DOCUMENT SECTION —
########################################
In each time step, a particle can stay in its cell or go into the left or right neighbour cell with a certain probability. To make it a bit easier, only the last particle in each cell's list can walk. If the particle walks, it has to be sent to the process with the according rank (MPI_Isend + MPI_Probe + MPI_Recv + MPI_Waitall).

However, after the first step my particles start disappearing, i.e. the messages are getting 'lost' somehow.

Below is a minimal example (sorry if it's still rather long). To better track the particle movements, each particle has an ID which corresponds to the rank of the process in which it started. After each step, each cell prints the IDs of the particles stored in it.
########################################
PROVIDED MATERIAL —
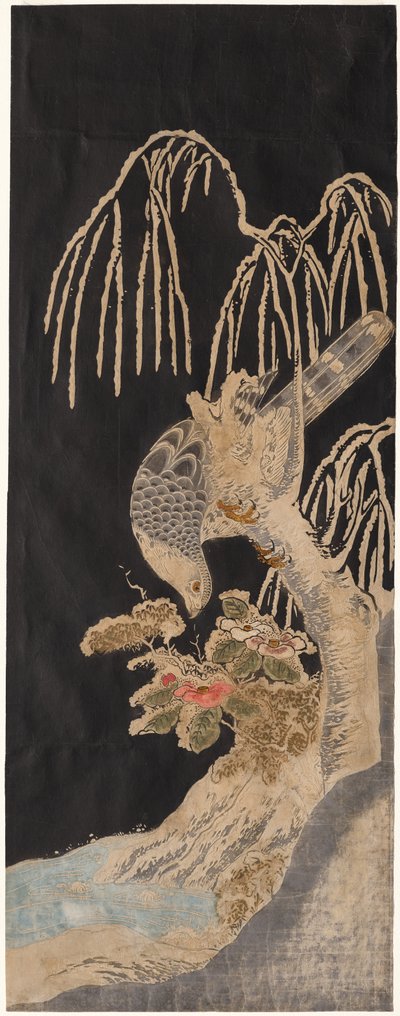 Falcon on a Willow de attributed to Isoda Koryūsai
########################################
QUESTIONS —
(a) Answer these questions from the forum post about particles, one answer per line, marked like the questions:
(i) Which particle in each cell's list is allowed to walk?
(ii) What starts happening to the particles after the first step?
(iii) What does each particle's ID correspond to?
(b) Rewrite the stretch of the forum post about particles from "In each time" through "stored in it.", with "step" replaced by "iteration" wherever it occurs.

EXPECTED RESULTS —
(a)
(i) Only the last particle in each cell's list can walk.
(ii) The particles start disappearing, meaning the messages are getting lost somehow.
(iii) It corresponds to the rank of the process in which the particle started.

(b)
In each time iteration, a particle can stay in its cell or go into the left or right neighbour cell with a certain probability. To make it a bit easier, only the last particle in each cell's list can walk. If the particle walks, it has to be sent to the process with the according rank (MPI_Isend + MPI_Probe + MPI_Recv + MPI_Waitall).

However, after the first iteration my particles start disappearing, i.e. the messages are getting 'lost' somehow.

Below is a minimal example (sorry if it's still rather long). To better track the particle movements, each particle has an ID which corresponds to the rank of the process in which it started. After each iteration, each cell prints the IDs of the particles stored in it.